*EXCERPT*.
---

Know, - may God have mercy on thee! – that the “name (of) Allāh” is (in Arabic) written with the help of seven letters , from which fourteen (others) are derived.  (Thus) three group of seven (tasābīʿ) are again formed, because a name and a meaning (maʿnā) co-exist with everything.  In the same way (the words) “tongue (and) ear” are (together) composed of seven letters from which fourteen others can be derived.  (Thus) these also consist of groups of seven, and the tongue and ear share between themselves all human speech.

The first words of the Coran are “in the name of God, the Merciful, the Compassionate.”  These words, in Arabic, Bismi’l-lāh, are written (with the help of) seven letters, from which twelve others can be derived.  These are followed by the twelve letters (of the end of the phrase), the words ar-Raḥmān ar-Raḥīm.  (And the first) chapter (of the Coran), entitled al-Ḥamd, is composed of seven verses.  The seven letters of the Bismi’l-lāh allegorically stand for the seven Nātiqs, great Prophets, and from these are derived twelve letters which symbolize the fact that every Nātiq is followed by twelve naqībs, or “headmen.”  Then the twelve letters (composing the words) ar-Raḥmān ar-Raḥīm, with the nineteen other letters which are derived from these, symbolize the fact that from the Nātiqs are derived the Imams, seven after each of them, with twelve ḥujjats, thus making nineteen altogether.

The seven verses which form the chapter al-Ḥamd stand allegorically for the seven degrees (i.e. basic principles) of the religion (marātibu’d-dīn as-sabʿ).  (Just as) the chapter al-Ḥamd opens the book of God, so the “degrees of religion” open the door of knowledge of the religion of God.

There are letters in the Coran, standing at the beginning of certain sūras (used in their original value, not in numerical capacity).  They at first appear to be meaningless (just as those at) the beginning of the chapter al-Baqar (ii), or in others.  The letter alif allegorizes the Nātiq, and lām stands for the Waṣī, while mīm symbolizes the Imam.  This is what the letters a-l-m at its beginning stand for.

At the beginning of the chapter al-Aʿrāf (vii) there stands the group a-l-m-ṣ.  Here the letter alif symbolizes the Nātiq, lām – the Waṣī, mīm – the Mutimm Imām, and ṣad – the ḥujjat of the Imam.   At the beginning of the chapter Yūnus (x) there stands the group a-l-r in which alif refers to the Nātiq, lām to the Waṣī, while symbolizes the Mutimm Imam.  The same applies (to other places) where appears in the beginning of the chapter.  In the chapter ar-Raʿd (xiii) there stands at the beginning a-l-m-r ….

…. because both the diacritical dots which appear above the letter q are apparent, and also because qāf and nūn symbolize the Nātiqs and Imams.  The single dot which is place above the letter n, nūn, is similar to the true believer (mu’min) because he openly professes only the Walī-ship (walāyat) of ʿAlī, which implies the plain aspect of the knowledge of the Imam.  He does not, however, discuss (in public) anything connected with the esoteric wisdom of the Imam (bāṭin ʿilmi-hi).  Likewise, the diacritical dot above its apparent bearer (fawq ẓāhiri-hā) has as its position (mustaqarru-hā) the letter nūn, symbolizing esoteric wisdom, which is concealed, - such is its symbol.  When the five diacritical dots (ʿujmāt) come together, and are added to the fourteen letters, the total thus becomes nineteen, and this forms yet another symbol for those nineteen, namely the seven Imams and twelve ḥujjats.

---

*INFORMATION PROVIDED*.
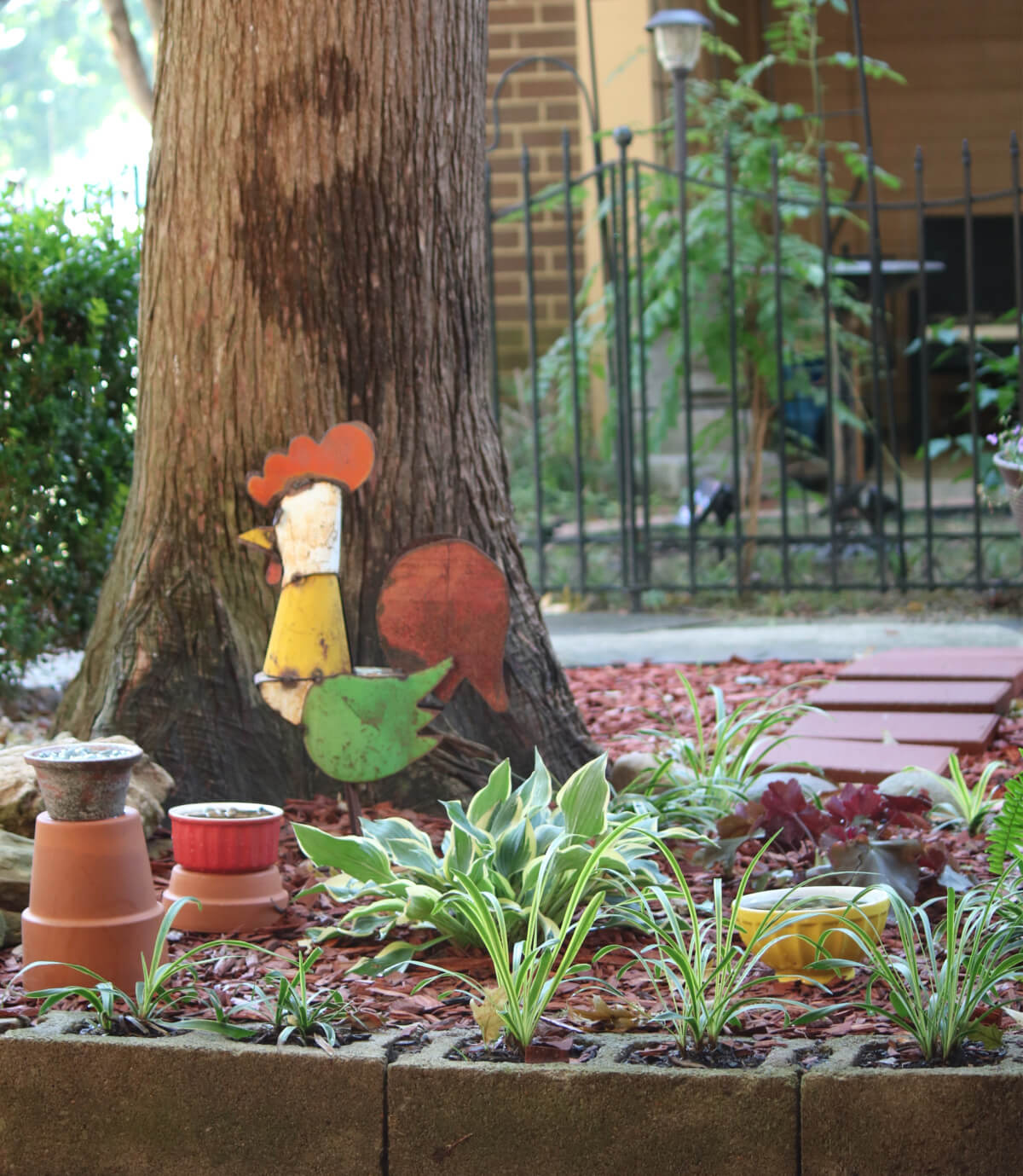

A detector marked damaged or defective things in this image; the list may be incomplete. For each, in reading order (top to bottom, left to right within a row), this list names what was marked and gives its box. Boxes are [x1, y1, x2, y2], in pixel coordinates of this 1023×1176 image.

rusty orange metal [373, 538, 510, 710]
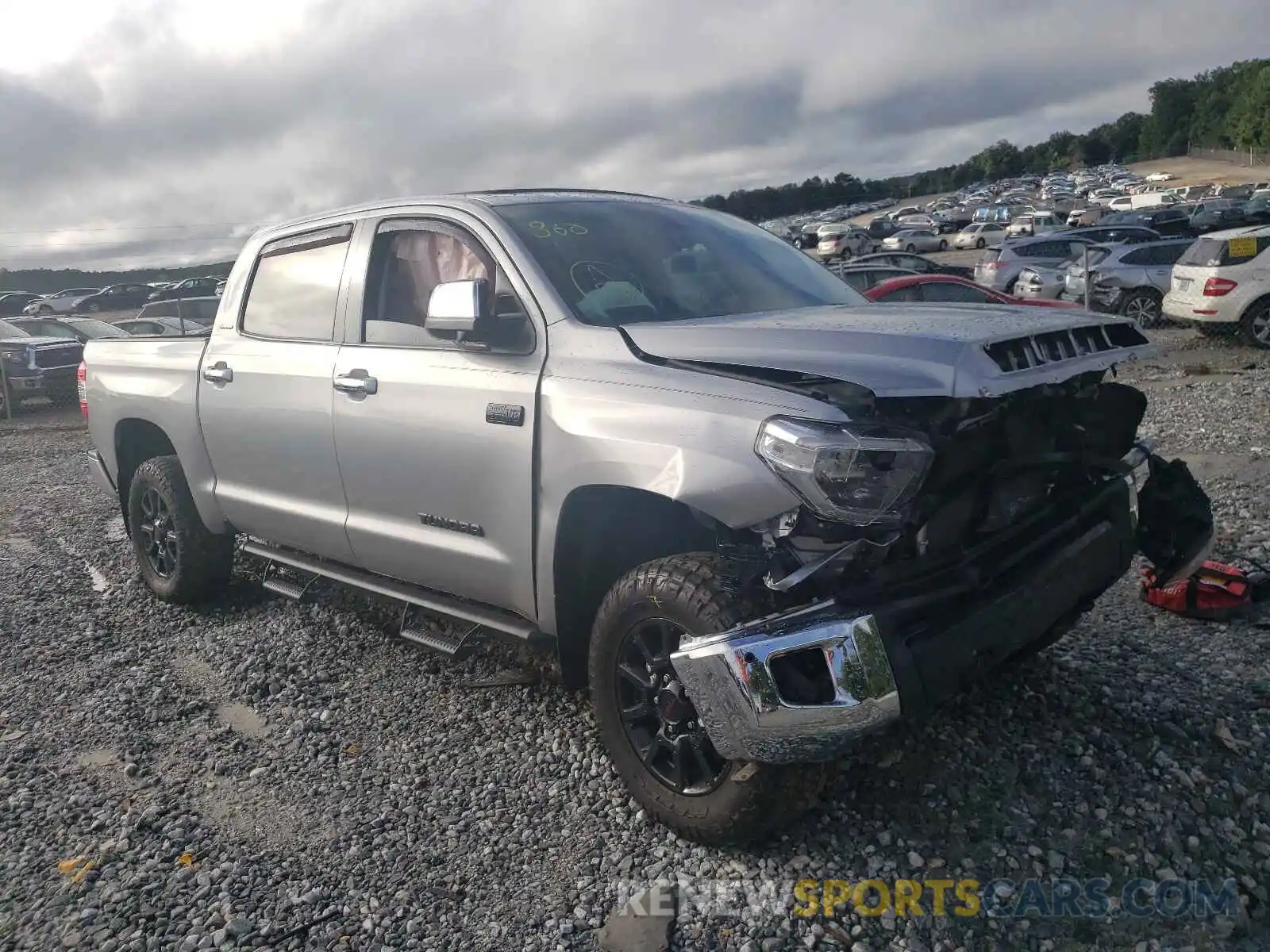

---

*GOAL 1*.
In the excerpt on the letters of the Coran, what does the letter mīm stand for in the group a-l-m at the beginning of the chapter al-Baqar?
*GOAL 2*.
Print the part of the excerpt on the letters of the Coran word for word, starting with "The seven verses" and going on through "beginning stand for.".

*WRITTEN ANSWER 1*.
The Imam.

*WRITTEN ANSWER 2*.
The seven verses which form the chapter al-Ḥamd stand allegorically for the seven degrees (i.e. basic principles) of the religion (marātibu’d-dīn as-sabʿ).  (Just as) the chapter al-Ḥamd opens the book of God, so the “degrees of religion” open the door of knowledge of the religion of God.

There are letters in the Coran, standing at the beginning of certain sūras (used in their original value, not in numerical capacity).  They at first appear to be meaningless (just as those at) the beginning of the chapter al-Baqar (ii), or in others.  The letter alif allegorizes the Nātiq, and lām stands for the Waṣī, while mīm symbolizes the Imam.  This is what the letters a-l-m at its beginning stand for.